Overall, 81 and 393 respondents completed the first and the second survey, respectively. In the first study, a monotonic relationship between derived utilities and predicted GBD 2010/2013 DWs was observed, but not in the second study. There were some important differences in ranking of health states based on utilities versus GBD 2010/2013 DWs. The participants of the current study attributed a relatively higher severity level to musculoskeletal disorders such as 'Amputation of both legs' and a relatively lower severity level to non-functional disorders such as 'Headache migraine' compared to the participants of the GBD 2010/2013 studies.

CONCLUSION:

This study suggests the possibility to translate any utility derived from EQ-5D scores into a DW, but also highlights important caveats.
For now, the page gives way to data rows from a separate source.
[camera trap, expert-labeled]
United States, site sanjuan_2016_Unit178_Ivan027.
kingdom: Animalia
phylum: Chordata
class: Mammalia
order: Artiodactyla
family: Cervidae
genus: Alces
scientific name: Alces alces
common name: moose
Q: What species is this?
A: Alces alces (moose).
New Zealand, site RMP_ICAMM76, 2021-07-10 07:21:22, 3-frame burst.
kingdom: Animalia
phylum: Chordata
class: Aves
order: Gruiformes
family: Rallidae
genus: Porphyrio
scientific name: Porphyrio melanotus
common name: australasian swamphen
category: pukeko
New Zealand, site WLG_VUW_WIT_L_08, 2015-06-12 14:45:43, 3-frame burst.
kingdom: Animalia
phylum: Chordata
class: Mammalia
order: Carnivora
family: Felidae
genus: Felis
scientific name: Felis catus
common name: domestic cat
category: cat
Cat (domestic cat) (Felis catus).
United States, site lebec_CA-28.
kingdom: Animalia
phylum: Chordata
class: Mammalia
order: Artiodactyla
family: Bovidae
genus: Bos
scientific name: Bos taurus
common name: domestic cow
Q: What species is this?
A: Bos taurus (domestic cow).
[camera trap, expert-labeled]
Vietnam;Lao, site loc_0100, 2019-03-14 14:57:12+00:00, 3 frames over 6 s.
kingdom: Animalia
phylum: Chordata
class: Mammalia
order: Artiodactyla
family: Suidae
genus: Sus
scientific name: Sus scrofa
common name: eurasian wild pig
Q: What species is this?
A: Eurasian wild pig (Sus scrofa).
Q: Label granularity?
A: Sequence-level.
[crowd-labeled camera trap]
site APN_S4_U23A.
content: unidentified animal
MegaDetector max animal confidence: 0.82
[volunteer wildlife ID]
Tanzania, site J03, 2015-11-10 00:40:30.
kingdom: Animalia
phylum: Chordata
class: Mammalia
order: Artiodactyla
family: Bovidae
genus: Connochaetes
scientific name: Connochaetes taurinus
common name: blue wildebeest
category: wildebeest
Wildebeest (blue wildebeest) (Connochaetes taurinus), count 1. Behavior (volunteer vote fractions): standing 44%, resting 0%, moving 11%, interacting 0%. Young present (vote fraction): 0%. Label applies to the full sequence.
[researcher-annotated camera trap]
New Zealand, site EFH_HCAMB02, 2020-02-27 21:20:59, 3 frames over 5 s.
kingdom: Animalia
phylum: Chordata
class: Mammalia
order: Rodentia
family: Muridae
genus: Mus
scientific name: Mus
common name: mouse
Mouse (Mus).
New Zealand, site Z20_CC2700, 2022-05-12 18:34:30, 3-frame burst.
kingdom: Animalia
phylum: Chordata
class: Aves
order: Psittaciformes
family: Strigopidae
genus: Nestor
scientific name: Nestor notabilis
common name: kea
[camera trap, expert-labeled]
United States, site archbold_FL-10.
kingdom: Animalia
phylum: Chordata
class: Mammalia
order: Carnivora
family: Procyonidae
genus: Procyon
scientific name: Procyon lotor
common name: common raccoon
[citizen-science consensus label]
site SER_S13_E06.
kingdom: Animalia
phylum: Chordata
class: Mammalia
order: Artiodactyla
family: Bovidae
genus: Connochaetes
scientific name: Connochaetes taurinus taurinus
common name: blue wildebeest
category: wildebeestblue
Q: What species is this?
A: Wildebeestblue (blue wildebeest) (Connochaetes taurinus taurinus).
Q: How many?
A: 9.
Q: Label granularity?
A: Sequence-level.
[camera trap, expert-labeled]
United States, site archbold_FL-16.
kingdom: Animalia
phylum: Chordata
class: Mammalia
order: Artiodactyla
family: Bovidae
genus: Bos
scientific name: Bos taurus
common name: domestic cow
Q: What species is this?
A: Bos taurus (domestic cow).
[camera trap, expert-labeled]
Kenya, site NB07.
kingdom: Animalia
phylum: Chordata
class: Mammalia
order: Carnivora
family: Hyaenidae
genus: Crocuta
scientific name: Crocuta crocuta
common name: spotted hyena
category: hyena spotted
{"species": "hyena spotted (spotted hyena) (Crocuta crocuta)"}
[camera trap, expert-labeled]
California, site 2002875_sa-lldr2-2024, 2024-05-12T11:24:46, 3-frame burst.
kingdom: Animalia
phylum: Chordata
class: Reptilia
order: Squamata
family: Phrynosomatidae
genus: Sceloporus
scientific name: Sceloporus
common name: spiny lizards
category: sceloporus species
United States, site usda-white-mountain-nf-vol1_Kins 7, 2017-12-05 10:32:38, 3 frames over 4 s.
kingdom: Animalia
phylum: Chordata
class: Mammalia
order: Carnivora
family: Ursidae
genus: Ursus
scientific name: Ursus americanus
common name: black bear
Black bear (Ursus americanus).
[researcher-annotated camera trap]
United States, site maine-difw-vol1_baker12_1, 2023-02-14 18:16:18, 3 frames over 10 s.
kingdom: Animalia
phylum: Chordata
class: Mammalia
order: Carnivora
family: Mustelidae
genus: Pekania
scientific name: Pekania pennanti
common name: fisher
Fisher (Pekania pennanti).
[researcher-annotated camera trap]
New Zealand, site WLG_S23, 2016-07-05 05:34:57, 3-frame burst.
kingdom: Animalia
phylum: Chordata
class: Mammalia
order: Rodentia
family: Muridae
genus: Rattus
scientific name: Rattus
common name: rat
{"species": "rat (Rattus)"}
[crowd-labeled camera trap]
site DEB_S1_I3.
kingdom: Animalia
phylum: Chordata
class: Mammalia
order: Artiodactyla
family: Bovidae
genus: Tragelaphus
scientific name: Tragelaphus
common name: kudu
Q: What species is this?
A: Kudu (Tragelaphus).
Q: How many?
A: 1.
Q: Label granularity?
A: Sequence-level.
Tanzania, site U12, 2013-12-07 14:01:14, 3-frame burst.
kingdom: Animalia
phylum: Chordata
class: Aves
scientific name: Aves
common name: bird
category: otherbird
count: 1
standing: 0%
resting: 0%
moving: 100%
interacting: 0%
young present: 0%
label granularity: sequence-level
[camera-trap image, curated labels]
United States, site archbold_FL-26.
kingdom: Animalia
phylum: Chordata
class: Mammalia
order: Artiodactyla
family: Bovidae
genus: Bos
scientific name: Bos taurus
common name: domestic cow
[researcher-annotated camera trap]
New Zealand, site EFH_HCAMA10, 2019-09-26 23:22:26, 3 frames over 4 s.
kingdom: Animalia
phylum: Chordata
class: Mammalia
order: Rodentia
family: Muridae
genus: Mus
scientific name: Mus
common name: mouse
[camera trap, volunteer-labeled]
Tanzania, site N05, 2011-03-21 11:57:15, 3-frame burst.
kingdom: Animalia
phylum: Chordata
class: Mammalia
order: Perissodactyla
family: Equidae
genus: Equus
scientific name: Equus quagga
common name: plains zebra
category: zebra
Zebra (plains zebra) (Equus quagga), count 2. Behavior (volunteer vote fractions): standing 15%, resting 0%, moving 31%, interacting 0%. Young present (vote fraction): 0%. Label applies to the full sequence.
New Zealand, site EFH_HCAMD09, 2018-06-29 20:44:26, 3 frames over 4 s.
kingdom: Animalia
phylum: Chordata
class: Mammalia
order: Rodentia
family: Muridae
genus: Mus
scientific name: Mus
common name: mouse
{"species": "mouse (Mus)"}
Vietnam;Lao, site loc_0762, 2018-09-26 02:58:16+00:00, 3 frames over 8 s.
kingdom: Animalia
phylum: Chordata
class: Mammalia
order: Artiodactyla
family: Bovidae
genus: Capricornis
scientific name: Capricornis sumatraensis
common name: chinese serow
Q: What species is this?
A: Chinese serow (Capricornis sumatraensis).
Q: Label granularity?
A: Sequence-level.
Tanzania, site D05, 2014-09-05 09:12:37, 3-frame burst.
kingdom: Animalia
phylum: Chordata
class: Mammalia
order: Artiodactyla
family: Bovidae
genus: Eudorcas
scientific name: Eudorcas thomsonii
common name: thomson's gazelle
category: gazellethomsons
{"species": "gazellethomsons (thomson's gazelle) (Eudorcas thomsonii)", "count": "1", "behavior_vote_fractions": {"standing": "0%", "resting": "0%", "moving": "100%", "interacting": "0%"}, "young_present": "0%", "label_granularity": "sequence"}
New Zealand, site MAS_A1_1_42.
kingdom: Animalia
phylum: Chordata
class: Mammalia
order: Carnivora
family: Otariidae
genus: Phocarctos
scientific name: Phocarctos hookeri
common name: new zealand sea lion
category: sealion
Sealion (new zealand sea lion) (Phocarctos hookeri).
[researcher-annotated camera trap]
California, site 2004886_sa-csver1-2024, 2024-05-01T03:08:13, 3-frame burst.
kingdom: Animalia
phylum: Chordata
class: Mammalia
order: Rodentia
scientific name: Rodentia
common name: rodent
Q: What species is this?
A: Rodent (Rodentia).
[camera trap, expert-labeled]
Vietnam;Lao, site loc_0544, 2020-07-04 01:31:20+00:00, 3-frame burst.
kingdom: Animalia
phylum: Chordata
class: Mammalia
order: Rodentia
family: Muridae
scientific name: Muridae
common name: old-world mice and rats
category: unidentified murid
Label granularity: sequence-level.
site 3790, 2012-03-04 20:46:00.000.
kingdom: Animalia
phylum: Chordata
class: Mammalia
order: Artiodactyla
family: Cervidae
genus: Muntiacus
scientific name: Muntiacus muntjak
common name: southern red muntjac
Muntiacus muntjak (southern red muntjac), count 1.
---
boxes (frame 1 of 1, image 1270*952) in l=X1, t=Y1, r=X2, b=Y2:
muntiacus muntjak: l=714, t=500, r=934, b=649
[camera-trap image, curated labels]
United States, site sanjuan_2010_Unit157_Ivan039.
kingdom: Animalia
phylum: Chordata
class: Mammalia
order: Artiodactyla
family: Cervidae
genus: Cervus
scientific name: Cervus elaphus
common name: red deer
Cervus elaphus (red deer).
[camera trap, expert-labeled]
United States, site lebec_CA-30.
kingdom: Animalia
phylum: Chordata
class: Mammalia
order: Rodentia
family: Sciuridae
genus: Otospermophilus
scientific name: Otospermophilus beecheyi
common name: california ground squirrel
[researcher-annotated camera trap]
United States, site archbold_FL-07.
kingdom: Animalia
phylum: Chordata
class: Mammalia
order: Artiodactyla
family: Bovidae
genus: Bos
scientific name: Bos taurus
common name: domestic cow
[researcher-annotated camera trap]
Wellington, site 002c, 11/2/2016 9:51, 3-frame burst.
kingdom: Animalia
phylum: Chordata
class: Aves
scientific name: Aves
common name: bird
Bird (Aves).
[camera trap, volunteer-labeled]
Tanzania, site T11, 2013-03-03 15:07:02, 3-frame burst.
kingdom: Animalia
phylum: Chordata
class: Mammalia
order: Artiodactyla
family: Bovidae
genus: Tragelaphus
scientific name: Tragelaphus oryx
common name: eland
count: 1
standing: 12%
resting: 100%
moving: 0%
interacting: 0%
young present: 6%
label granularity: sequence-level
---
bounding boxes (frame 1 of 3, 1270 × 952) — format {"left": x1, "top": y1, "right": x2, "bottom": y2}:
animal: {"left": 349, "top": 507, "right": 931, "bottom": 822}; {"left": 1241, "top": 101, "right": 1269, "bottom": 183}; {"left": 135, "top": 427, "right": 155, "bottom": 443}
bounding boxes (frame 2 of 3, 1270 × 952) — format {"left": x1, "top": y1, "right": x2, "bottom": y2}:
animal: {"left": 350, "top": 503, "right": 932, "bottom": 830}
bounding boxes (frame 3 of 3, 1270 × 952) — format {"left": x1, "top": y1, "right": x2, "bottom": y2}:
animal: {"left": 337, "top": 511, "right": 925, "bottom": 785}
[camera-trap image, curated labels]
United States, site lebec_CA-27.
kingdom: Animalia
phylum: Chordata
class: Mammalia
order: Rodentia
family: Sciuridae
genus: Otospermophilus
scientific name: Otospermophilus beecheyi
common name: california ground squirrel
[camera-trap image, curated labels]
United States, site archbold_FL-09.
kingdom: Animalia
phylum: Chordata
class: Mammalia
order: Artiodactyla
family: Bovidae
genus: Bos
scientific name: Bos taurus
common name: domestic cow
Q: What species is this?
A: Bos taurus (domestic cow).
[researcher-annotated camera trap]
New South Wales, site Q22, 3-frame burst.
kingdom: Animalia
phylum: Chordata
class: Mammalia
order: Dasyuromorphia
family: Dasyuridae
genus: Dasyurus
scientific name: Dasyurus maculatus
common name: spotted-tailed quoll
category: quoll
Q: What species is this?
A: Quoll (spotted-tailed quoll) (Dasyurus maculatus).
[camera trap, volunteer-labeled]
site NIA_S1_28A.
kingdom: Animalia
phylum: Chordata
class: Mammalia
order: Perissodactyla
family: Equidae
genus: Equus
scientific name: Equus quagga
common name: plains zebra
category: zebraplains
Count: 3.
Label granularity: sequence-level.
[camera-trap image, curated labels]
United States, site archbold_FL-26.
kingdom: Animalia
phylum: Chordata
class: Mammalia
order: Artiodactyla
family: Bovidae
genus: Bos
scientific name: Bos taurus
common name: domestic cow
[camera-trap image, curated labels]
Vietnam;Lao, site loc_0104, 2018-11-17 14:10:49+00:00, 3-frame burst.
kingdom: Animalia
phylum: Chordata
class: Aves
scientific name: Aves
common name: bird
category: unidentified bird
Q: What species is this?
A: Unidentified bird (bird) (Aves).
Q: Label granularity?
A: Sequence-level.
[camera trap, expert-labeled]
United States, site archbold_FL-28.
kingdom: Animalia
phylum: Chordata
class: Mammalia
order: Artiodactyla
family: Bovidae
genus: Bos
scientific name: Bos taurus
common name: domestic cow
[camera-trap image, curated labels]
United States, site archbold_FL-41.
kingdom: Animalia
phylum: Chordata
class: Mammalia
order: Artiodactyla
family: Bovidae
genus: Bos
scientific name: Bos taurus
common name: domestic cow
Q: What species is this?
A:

We observed a satisfactory result of this methodology when utilities were derived from a population of public health students, a written questionnaire and a small number of health states in the presence of a study leader. However the results were unsatisfactory when utilities were derived from a sample of the general population, using a web-based questionnaire. We recommend to repeat the study in a larger and more diverse sample to obtain a more representative distribution of educational level and age.